> _ЗАДАНИЯ_:
[1] Дословно перепишите часть фрагмента о генерале Слащове, начиная со слов «Жалели за малодушие, обычно» и далее вплоть до слов «окончательного морального падения.».
[2] Ответьте по фрагменту о генерале Слащове:
(a) Кому принадлежит выражение «вранжелист»?
(b) В чьем распоряжении Слащов состоял чуть ли не накануне отъезда в РСФСР?
(c) В какие даты проходил Собор в Сремских Карловцах?

> _ФРАГМЕНТ ТЕКСТА_:
◇ ◇ ◇

Жалели за малодушие, обычно ему не свойственное, жалели за то, что общую прекрасную белую идею, которой он когда-то так доблестно служил, ему не удалось поставить выше личного, случайного, жалели за ложный, самоубийственный шаг, повлекший за собой все последующие и доведшие его до окончательного морального падения.

Жалели, – но, кажется мне, не ненавидели.

Особенно те, кому хоть некоторое время довелось быть с ним в боевой работе».

Это свидетельство очень ценно. Выдвигая версию о «личном, случайном» как главном мотиве Слащова, оно, в сущности, само же и подводит к ее опровержению, показывая, что личность генерала не до конца утратила вес в белогвардейских кругах даже после шага, однозначно квалифицированного многими как «измена». А ведь противостояние с Врангелем могло стать основной причиной отъезда в РСФСР, только если бы оно повлекло за собою остракизм, полное изгнание Слащова из той среды, которая была для него единственно близкой. Но эмиграция отнюдь не была однородной, и оставаться белогвардейцем вполне можно было и не будучи «вранжелистом» (выражение В. В. Шульгина). Так, с явным пиететом относились к Слащову радикальные монархические круги, испытывавшие явный недостаток громких имен, – и у Якова Александровича были все данные, чтобы занять в какой-либо из подобных организаций высокое положение, позволяющее, кстати, и избежать материальной нищеты. Более того, он и сам «состоял в распоряжении» Великого Князя Димитрия Павловича чуть ли не накануне отъезда в РСФСР. Наконец, были бы определенные шансы на успех и у самостоятельной «слащовской партии», пожелай генерал собрать вокруг себя единомышленников и начать свою собственную политическую игру, – коль скоро на Церковном Соборе в Сремских Карловцах находились фантазеры, в кулуарах выдвигавшие кандидатуру Якова Александровича на… Российский Престол «якобы как незаконного сына Александра III» (!!); самое удивительное, что было это, когда генерал уже находился в Советской Республике (Собор проходил с 21 ноября по 3 декабря 1921 года).

◇ ◇ ◇

> _Записи из набора данных для разметки_:
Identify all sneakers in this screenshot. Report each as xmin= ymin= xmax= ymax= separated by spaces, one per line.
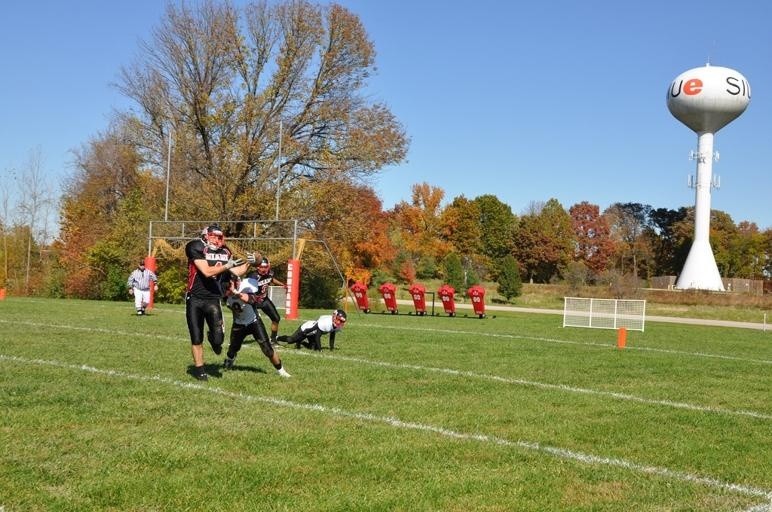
xmin=207 ymin=332 xmax=221 ymax=355
xmin=276 ymin=367 xmax=290 ymax=378
xmin=138 ymin=310 xmax=142 ymax=314
xmin=195 ymin=368 xmax=207 ymax=382
xmin=141 ymin=307 xmax=145 ymax=312
xmin=224 ymin=352 xmax=236 ymax=369
xmin=270 ymin=335 xmax=278 ymax=344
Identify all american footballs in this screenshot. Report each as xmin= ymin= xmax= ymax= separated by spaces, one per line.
xmin=251 ymin=251 xmax=262 ymax=267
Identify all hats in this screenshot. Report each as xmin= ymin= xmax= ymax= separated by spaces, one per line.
xmin=140 ymin=260 xmax=144 ymax=266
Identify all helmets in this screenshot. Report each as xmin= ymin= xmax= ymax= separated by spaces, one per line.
xmin=257 ymin=257 xmax=270 ymax=275
xmin=200 ymin=226 xmax=224 ymax=251
xmin=332 ymin=309 xmax=347 ymax=327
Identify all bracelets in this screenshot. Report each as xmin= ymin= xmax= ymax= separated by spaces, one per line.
xmin=153 ymin=283 xmax=157 ymax=285
xmin=129 ymin=287 xmax=132 ymax=289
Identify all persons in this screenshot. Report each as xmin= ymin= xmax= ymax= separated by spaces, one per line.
xmin=185 ymin=226 xmax=293 ymax=381
xmin=269 ymin=308 xmax=347 ymax=353
xmin=127 ymin=259 xmax=159 ymax=315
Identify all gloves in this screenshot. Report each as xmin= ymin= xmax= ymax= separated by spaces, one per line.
xmin=226 ymin=255 xmax=245 ymax=269
xmin=248 ymin=254 xmax=255 ymax=263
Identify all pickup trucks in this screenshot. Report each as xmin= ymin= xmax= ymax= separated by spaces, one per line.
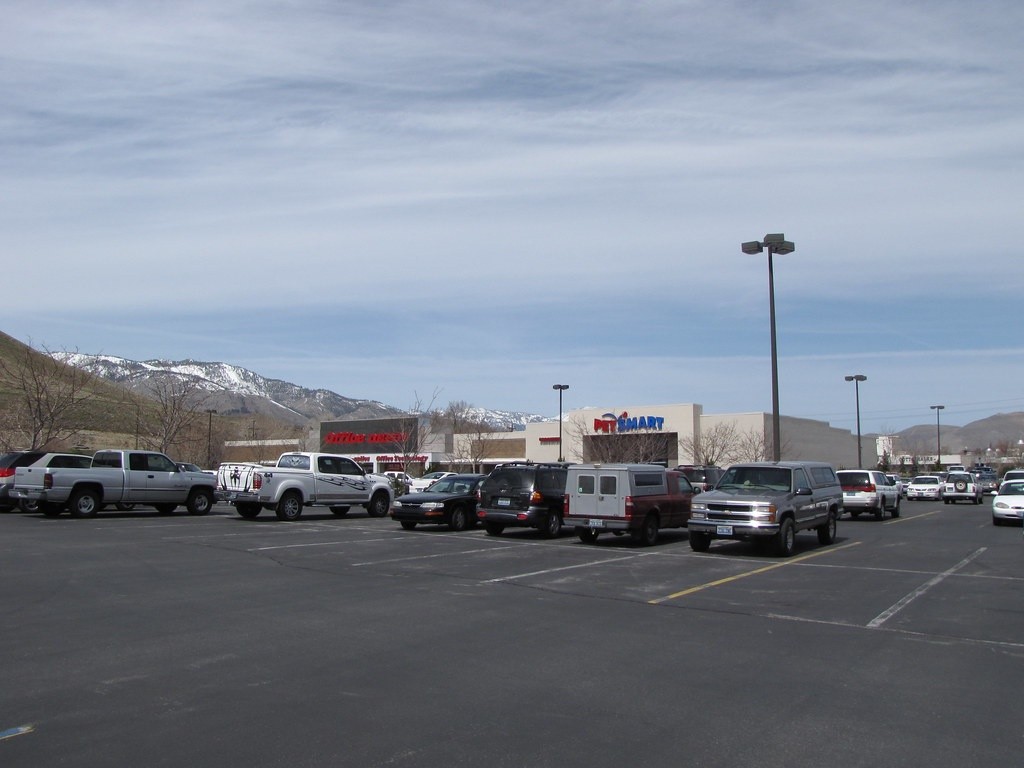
xmin=8 ymin=447 xmax=219 ymax=519
xmin=562 ymin=461 xmax=700 ymax=548
xmin=215 ymin=451 xmax=395 ymax=522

◇ ◇ ◇

> _ОЖИДАЕМЫЕ ОТВЕТЫ_:
[1]
Жалели за малодушие, обычно ему не свойственное, жалели за то, что общую прекрасную белую идею, которой он когда-то так доблестно служил, ему не удалось поставить выше личного, случайного, жалели за ложный, самоубийственный шаг, повлекший за собой все последующие и доведшие его до окончательного морального падения.

[2]
(a) В. В. Шульгину.
(b) В распоряжении Великого Князя Димитрия Павловича.
(c) С 21 ноября по 3 декабря 1921 года.